Refleksi Hari Anak Nasional dalam Era Digital dan Ketimpangan Akses
Dulu, dunia anak-anak dibentuk oleh permainan sederhana—petak umpet, lompat tali, atau sekadar berlarian di lapangan tanah. Cerita-cerita mengalir dari mulut ke mulut: dongeng rakyat, kisah kepahlawanan, atau hikayat-hikayat penuh makna yang disampaikan dengan ketulusan dari orang tua atau guru. Dunia itu terasa hangat, nyata, dan penuh interaksi antarmanusia. Namun kini, perlahan tapi pasti, pemandangan itu tergeser. Dunia anak-anak lebih banyak dibentuk oleh notifikasi, trending topic, dan layar yang tak pernah benar-benar padam.

Anak-anak generasi sekarang lahir dalam era digital, di mana gawai bukan lagi barang mewah yang hanya dimiliki segelintir orang, melainkan sudah menjadi bagian dari keseharian, bahkan sejak balita. Di sisi terang, teknologi membuka akses informasi yang luas, membantu proses belajar, dan menjembatani jarak. Namun, di sisi gelapnya, dunia digital menyimpan jebakan-jebakan tak kasat mata: dari doomscrolling berkepanjangan, kecanduan konten instan yang mengikis fokus, hingga tekanan sosial karena FOMO (fear of missing out) yang muncul sejak usia sangat muda.
Alih-alih bermain di halaman rumah atau bercengkerama dengan teman sebaya, banyak anak justru tenggelam dalam layar yang dingin.

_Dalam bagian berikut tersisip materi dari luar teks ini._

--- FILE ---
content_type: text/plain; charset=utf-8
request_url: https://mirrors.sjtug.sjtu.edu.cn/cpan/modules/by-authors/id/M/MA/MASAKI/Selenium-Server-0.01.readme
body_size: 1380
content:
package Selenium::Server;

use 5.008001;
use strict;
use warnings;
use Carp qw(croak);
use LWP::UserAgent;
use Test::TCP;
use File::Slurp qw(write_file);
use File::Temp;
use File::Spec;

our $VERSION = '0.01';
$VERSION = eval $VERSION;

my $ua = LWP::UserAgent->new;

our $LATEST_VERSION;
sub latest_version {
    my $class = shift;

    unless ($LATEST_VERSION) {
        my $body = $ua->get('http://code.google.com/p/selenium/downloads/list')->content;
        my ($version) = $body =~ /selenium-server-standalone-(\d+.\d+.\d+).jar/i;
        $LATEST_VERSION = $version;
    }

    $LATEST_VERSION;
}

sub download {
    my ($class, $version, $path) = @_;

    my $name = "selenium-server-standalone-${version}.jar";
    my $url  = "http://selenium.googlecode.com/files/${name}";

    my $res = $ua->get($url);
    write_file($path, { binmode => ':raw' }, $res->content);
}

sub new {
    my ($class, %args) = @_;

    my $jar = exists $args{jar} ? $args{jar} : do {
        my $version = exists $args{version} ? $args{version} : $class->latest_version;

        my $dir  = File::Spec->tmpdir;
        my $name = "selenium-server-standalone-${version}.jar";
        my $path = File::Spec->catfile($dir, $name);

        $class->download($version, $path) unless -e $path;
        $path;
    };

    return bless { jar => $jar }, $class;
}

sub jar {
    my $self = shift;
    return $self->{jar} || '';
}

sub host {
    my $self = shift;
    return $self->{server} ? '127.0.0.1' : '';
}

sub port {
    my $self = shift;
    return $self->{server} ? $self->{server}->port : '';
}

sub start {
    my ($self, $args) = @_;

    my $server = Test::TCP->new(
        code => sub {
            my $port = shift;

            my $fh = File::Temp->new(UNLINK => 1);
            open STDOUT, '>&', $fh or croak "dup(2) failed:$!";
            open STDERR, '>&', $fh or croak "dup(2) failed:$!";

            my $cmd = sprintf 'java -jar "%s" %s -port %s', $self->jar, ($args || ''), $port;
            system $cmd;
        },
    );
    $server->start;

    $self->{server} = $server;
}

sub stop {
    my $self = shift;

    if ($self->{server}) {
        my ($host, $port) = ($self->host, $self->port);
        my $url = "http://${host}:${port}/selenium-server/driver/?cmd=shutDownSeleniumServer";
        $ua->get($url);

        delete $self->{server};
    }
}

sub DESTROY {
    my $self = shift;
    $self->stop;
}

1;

Validasi dicari bukan dari interaksi langsung, melainkan dari jumlah jempol, komentar, atau love merah muda yang terus ditunggu-tunggu. Masa kecil yang dulu diisi oleh tanah dan tawa kini digantikan oleh swipe dan scroll.
Ketimpangan Akses
Meskipun internet tampak merata, pada kenyataannya tidak semua anak mendapatkan akses teknologi yang setara. Menurut Reuters, penetrasi internet di Indonesia pada 2024 mencapai sekitar 79,5%, dengan sekitar 48% anak di bawah usia 12 tahun sudah aktif menggunakan media sosial seperti Facebook, Instagram, dan TikTok. Namun, akses ini tidak tersebar merata. Kominfo dan APJII melaporkan bahwa di daerah rural atau pelosok, sinyal sering lemah, biaya paket data masih mahal, dan perangkat gawai tidak selalu tersedia untuk setiap keluarga. Akibatnya, anak-anak di wilayah ini bisa kehilangan kesempatan belajar daring, mengakses sumber informasi, atau mengikuti perkembangan literasi digital—kesenjangan yang bisa berdampak panjang, dari rendahnya motivasi belajar hingga terbatasnya keterbukaan pikiran.